I am as shocked as I am confused that Mark Zuckerberg is going all-out to block a memoir by Facebook’s former director of global public policy, Sarah Wynn-Williams. I thought information wanted to be free? I definitely heard that speech should be. We know Meta’s revolting oligarch doesn’t write his self-serving public pronouncements, but he should at least make time in his busy Magafication schedule to read them.
Anyway, even if you think the stories in Careless People are untrue – and I don’t, for a single nanosecond – I thought the Meta boss said disinformation wasn’t a thing any more? He recently binned off all his factcheckers to “dramatically reduce the amount of censorship”. Yet here we are reading stories of how Meta this week launched an emergency action in the US to ban Wynn-Williams from promoting or further distributing copies of her book. It argued – successfully, for now – that it would face “immediate loss … in the absence of immediate relief”.
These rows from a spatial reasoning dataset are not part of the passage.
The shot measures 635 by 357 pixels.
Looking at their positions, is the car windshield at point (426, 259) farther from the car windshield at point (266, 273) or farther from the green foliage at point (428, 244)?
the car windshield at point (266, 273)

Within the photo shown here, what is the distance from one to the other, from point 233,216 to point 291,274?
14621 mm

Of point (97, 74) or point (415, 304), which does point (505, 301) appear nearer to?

Honestly, Mark: TOUGHEN UP! It was only about 10 minutes ago that you were telling Joe Rogan that corporations needed more “masculine energy”. If something’s wrong or dangerous or really seriously harmful, just let everyone keep seeing it – because, freedom – but pop a “community note” on it. As for how you put a community note on a book, my advice to you would be to go and stand outside Pan Macmillan, which bravely published Wynn-Williams, with a little sign saying “context”. Listen, if it’s a good enough bulwark against the risk of genocide in some boring old developing-world backwater, then it should be good enough for you.
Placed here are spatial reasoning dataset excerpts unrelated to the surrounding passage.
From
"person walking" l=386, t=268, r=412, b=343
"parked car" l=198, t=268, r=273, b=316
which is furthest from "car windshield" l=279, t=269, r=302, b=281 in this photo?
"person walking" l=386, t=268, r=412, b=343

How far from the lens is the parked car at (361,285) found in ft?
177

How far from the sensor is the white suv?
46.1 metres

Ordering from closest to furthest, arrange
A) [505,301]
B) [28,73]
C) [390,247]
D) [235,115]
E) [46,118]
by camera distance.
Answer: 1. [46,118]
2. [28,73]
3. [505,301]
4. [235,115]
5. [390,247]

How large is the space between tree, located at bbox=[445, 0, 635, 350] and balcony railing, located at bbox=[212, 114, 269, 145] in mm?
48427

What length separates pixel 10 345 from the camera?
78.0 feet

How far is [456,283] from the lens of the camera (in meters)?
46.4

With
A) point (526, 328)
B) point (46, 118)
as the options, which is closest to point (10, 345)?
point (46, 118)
The grounds for Meta calling in emergency lawyers to block Wynn-Williams’s book seem to be that she has gone against the terms of her severance. Luckily, none of us has a “non-disparagement clause” against Zuckerberg, who on this evidence and so much more should be disparaged every minute of every day in the countries where he operates, and even in the ones he doesn’t. There’s a lovely bit in the book where his company is said to be “dangling the possibility that it’ll give the Chinese regime special access to users’ data”.
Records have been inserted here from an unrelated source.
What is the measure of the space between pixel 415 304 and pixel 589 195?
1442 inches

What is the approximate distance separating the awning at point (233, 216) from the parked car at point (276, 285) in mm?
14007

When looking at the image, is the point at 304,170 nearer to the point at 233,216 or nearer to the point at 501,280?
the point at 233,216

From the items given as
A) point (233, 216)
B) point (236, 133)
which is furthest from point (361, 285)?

In conversation, I overuse the phrase “the worst people in the world”, but the Facebook/Meta top brass really are up there. Wynn-Williams’s book is that simultaneously satisfying yet horrifying thing – an insider account that shows you that absolutely every single one of the awful things you already suspected apparently really did go on behind closed doors. As did a few you didn’t suspect. I knew Sheryl Sandberg’s brand of “lean in” feminism was bullshit – but I didn’t think it involved female employees being encouraged to lean into her lap/her bed on private planes.
Shortly after turning this offer down, Wynn-Williams nearly dies in childbirth. Once she’s back at work, her male boss tells her she was insufficiently “responsive” during the period. “In my defence,” says Wynn-Williams, “I was in a coma for some of it.” For light relief, we meet a shadowy Zuckerberg aide who supposedly games his boss’s own algorithm so his posts have mega-engagement. Mark’s senior staff all let him win at Catan.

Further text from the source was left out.